Material for this exercise Start Marker

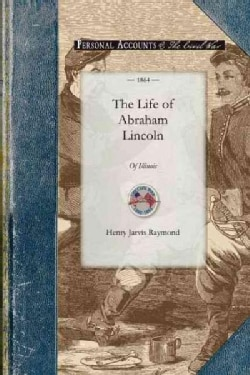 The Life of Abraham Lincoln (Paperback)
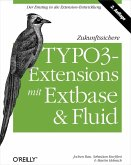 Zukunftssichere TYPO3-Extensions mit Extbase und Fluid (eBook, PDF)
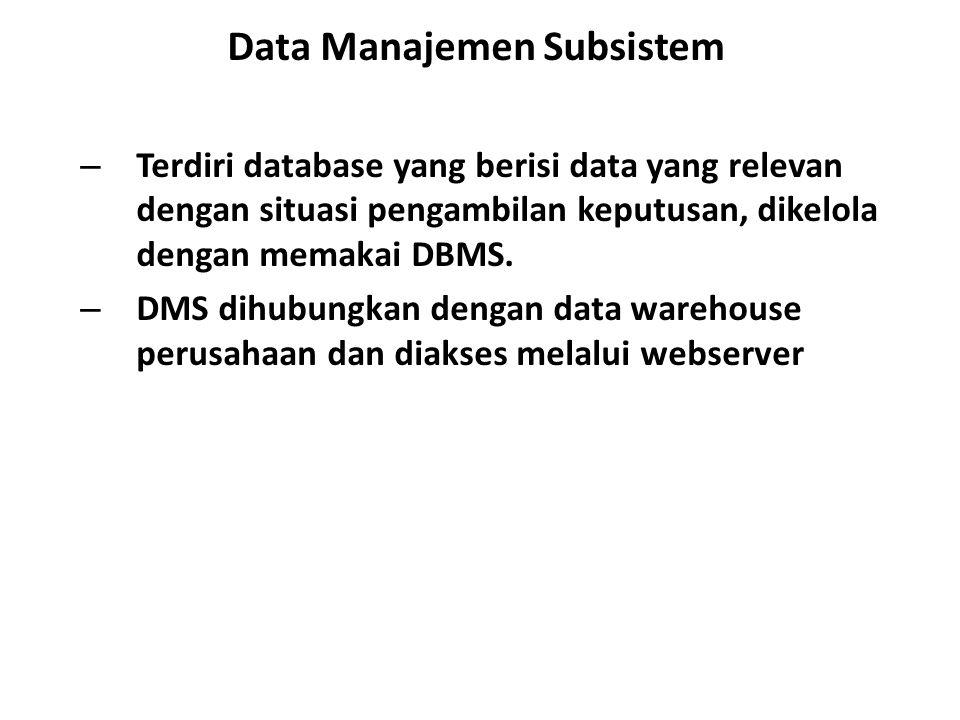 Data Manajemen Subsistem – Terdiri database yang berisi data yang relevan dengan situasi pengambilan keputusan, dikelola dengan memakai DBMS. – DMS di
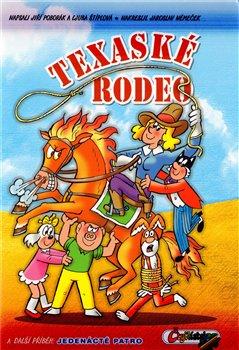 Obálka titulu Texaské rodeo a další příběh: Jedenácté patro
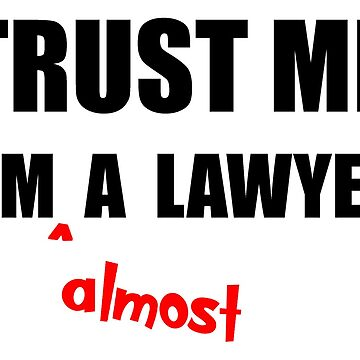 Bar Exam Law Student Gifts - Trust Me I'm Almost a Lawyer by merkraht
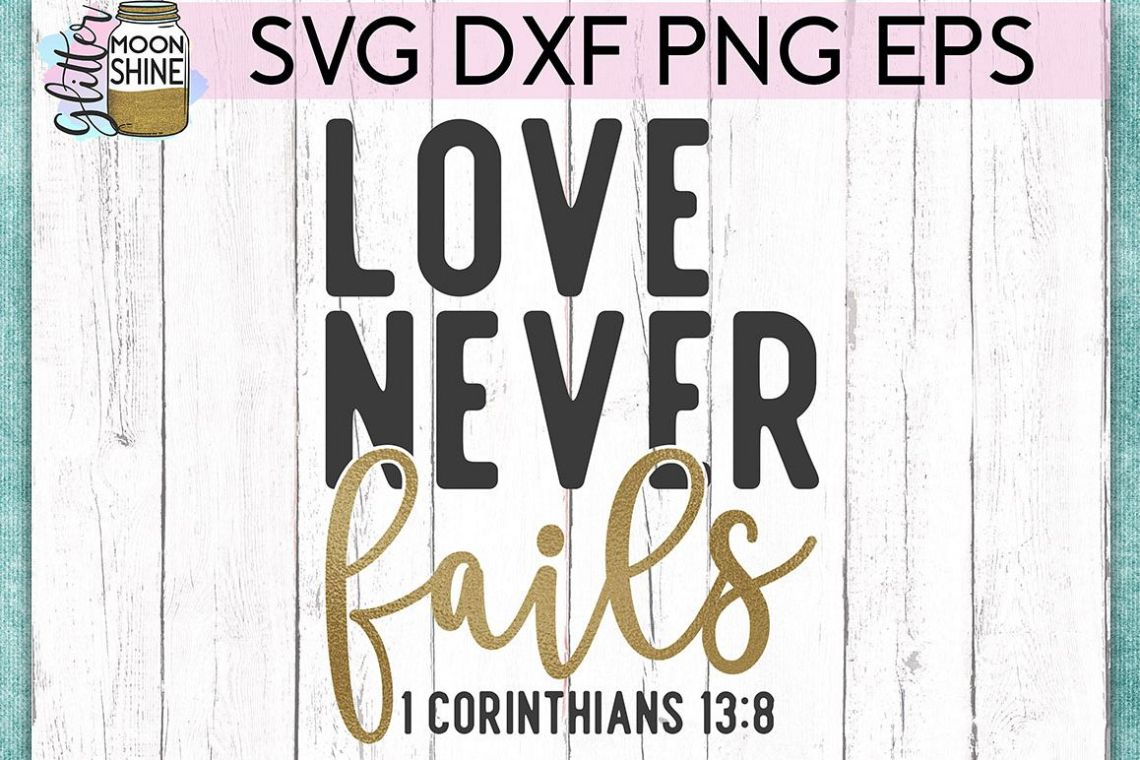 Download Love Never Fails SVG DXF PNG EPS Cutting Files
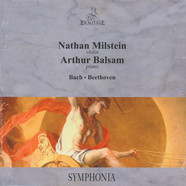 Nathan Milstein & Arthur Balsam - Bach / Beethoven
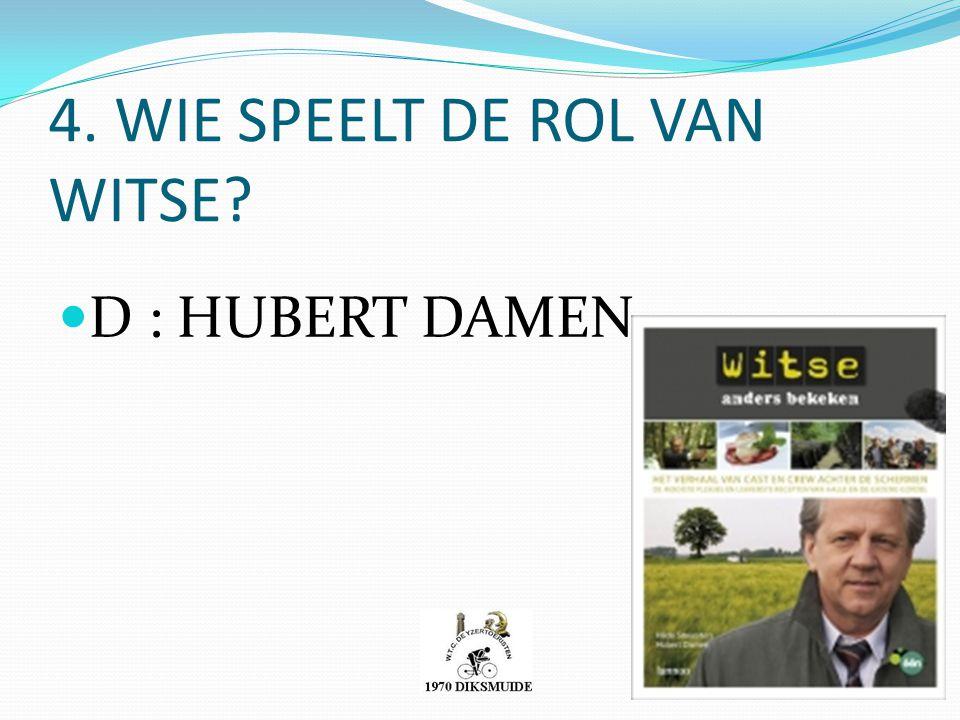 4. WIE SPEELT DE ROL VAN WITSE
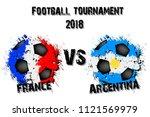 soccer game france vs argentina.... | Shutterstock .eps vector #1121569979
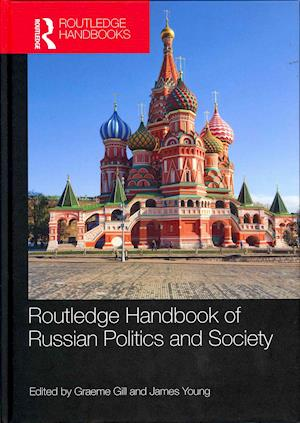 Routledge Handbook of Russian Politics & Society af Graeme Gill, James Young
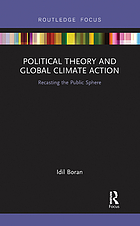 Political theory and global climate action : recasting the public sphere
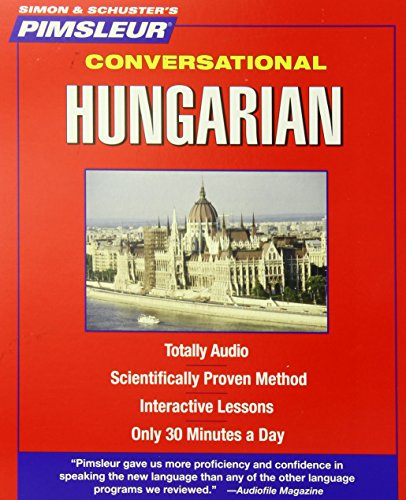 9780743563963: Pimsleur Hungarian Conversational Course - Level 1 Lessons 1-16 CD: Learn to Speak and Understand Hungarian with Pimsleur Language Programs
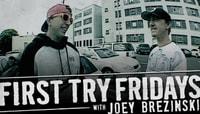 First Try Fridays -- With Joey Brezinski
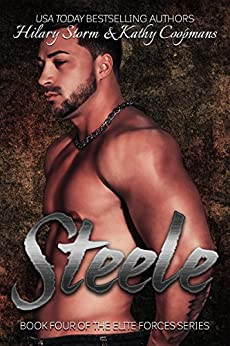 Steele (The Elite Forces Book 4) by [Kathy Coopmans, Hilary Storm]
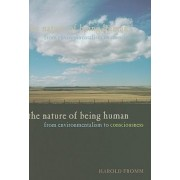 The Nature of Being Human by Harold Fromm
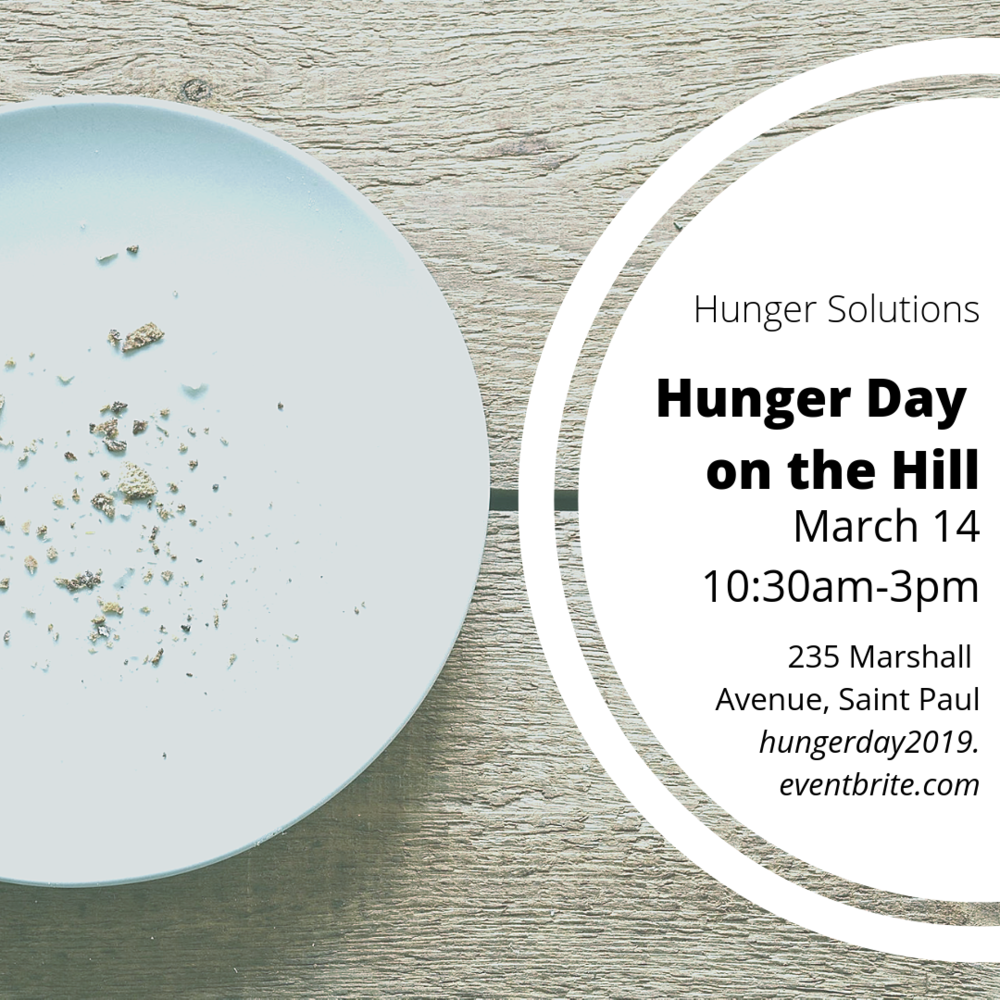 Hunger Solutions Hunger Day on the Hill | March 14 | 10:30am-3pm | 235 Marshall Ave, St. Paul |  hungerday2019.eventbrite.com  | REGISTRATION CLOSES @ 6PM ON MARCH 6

Material for this exercise End Marker

What the task requires
Output the data verbatim, images excluded.

Your response
 The Life of Abraham Lincoln (Paperback)
 Zukunftssichere TYPO3-Extensions mit Extbase und Fluid (eBook, PDF)
 Data Manajemen Subsistem – Terdiri database yang berisi data yang relevan dengan situasi pengambilan keputusan, dikelola dengan memakai DBMS. – DMS di
 Obálka titulu Texaské rodeo a další příběh: Jedenácté patro
 Bar Exam Law Student Gifts - Trust Me I'm Almost a Lawyer by merkraht
 Download Love Never Fails SVG DXF PNG EPS Cutting Files
 Nathan Milstein & Arthur Balsam - Bach / Beethoven
 4. WIE SPEELT DE ROL VAN WITSE
 soccer game france vs argentina.... | Shutterstock .eps vector #1121569979
 Routledge Handbook of Russian Politics & Society af Graeme Gill, James Young
 Political theory and global climate action : recasting the public sphere
 9780743563963: Pimsleur Hungarian Conversational Course - Level 1 Lessons 1-16 CD: Learn to Speak and Understand Hungarian with Pimsleur Language Programs
 First Try Fridays -- With Joey Brezinski
 Steele (The Elite Forces Book 4) by [Kathy Coopmans, Hilary Storm]
 The Nature of Being Human by Harold Fromm
 Hunger Solutions Hunger Day on the Hill | March 14 | 10:30am-3pm | 235 Marshall Ave, St. Paul |  hungerday2019.eventbrite.com  | REGISTRATION CLOSES @ 6PM ON MARCH 6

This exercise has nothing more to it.